After using the following script to detect a connection between two GPIO pins (GPIO pin 8 and GPIO pin 9) on a Raspberry Pico:

from machine import Pin
import time

led = Pin(15, Pin.OUT)
output_line= Pin(8, Pin.OUT)
input_line = Pin(9, Pin.IN, Pin.PULL_DOWN)

while True:
    print("set high")


The pico however does not have 2 times 16 GPIO pins but 26 (25 excluding the led I think). Which means it does not have enough pins for two 8x8 matrices (which require two times 8+8=32 pins). So I am looking for another 7 pins that I can set values to, or read values/connections from on other pins, to get 32 pins on which the two keyboard matrices connections/keypresses can be detected.

Solution Attempts: Software

So I tried setting the value of pin 25 and reading out the value of pin 26, however, that disconnects the Pico when I try to find that connection, for example when I connect GPIO27_A1 to AGND.

Solution Attempt: Software Example

An example I had in mind was: I assume the 3V3 sets some value/voltage, e.g. 3 Volts. I assumed that if I connect the 3V3 pin to a GPIO pin 10, and read out the value of 10, it would be False if it is not connected to 3V3, and True if it is connected to 3V3. If those assumptions are valid, that would grant me another row/pin from which I can read off key presses.

Solution Strategy: Hardware

So I could either buy cables that allow me to connect two jumper cables to a single pin, and then send those pulses/values to the left and right half of the keyboard, (multiplying the signals of the first 8 GPIO pins by two), and using another 16 pins to read out the values.

However, I was having some difficulty in finding single female to double female jumper cables, and thought it would be more elegant to not buy extra material if I can squeeze the functionality out of the board itself.


Hence, I would like to ask: Is it possible to also determine connections*/(logic levels) between non-GPIO pins (and GPIO pins) in some way?

*This assumes that I am aware that there is just a single wire going from one pin to another, meaning, if the values/voltages on two pins is identical (and manually set on 1 of the two), I assume there is a connection.

  • 1
    I think you have a got a bit lost explaining your method for solving some problem.
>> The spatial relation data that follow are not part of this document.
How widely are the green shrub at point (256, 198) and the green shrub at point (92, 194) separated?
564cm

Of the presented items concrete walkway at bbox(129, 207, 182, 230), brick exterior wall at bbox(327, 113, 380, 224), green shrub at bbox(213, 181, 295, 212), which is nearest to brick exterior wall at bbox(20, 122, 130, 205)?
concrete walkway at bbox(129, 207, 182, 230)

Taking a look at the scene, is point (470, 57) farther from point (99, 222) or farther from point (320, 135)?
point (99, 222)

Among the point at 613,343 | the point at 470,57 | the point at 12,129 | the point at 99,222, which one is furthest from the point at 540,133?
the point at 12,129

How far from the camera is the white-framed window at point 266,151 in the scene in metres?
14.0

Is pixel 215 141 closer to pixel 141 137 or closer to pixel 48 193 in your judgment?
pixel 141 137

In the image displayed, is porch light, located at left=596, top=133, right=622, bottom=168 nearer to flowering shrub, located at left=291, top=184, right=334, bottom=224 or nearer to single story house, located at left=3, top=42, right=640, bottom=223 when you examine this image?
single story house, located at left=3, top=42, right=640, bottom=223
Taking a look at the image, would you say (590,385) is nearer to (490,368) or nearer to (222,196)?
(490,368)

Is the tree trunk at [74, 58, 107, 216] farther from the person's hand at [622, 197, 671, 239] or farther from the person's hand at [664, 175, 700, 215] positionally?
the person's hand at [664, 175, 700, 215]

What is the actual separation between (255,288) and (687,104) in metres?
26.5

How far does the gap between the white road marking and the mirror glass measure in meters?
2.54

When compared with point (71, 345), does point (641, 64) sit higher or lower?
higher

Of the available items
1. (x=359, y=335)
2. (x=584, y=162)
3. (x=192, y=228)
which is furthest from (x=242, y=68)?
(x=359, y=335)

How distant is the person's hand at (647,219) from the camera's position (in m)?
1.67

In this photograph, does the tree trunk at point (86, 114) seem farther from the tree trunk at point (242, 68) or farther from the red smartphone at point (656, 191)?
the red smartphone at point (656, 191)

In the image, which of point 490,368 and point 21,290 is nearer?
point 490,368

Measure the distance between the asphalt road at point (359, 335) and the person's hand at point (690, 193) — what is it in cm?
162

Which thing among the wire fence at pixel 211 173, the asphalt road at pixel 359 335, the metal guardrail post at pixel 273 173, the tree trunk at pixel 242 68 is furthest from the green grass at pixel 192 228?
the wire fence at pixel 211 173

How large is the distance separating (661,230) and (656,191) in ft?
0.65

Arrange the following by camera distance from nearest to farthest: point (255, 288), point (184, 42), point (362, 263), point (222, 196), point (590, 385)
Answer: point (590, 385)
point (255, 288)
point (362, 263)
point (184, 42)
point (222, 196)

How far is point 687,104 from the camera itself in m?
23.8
What is the problem? What are you trying to actually achieve?
    – joan
    Jan 13 at 10:36
  • Thank you, I included the XY problem at the top to provide the context.
    – a.t.
    Jan 13 at 10:57
  • You have asked variants of this question before. You have already been told it is NOT POSSIBLE to detect connections between pins. GPIO can detect logic levels (a few Pico pins can detect analog, but this is a red herring). Again you have been told key scanning is a common technique - you should find hundreds of examples. Basically you scan 8 pins in turn and detect on another 8. No one is going to write your code for you. The Pico has 26 × multi-function GPIO pins - more than enough.
    – Milliways
    Jan 13 at 11:06
  • Thank you for indicating I did not convey my question clearly. Though similar, this question is different from the others. 1st I asked how to detect connections between GPIO pins, then I asked if its safe to connect arbtrary pins in arbitrary setups. This question is on whether non-GPIO pins can also be used to detect connections. It is not asking for code, it asks for insight.
    – a.t.
    Jan 13 at 11:23
  • Ah, the way to go is using a 'matrix': raspberrypi.stackexchange.com/questions/104066/…
    – tlfong01
    Jan 13 at 11:29

While ever you continue to think about connections rather than INPUTS, OUTPUTS & logic levels you are going to have difficulty. Magic thinking e.g. non-GPIO pins (whatever they may be) won't help. Connections are a derived concept from data.

You need to stop thinking like a marketer and start thinking like an engineer.

It now appears that you have an (unreferenced) keyboard with 2 8*8 matrices.

To an engineer this suggests you need 8 OUTPUTS & 16 INPUTS.

If I were doing this in MicroPython I would create 16 Pin.irq handlers for the inputs and poll each of the 8 outputs with a suitable delay.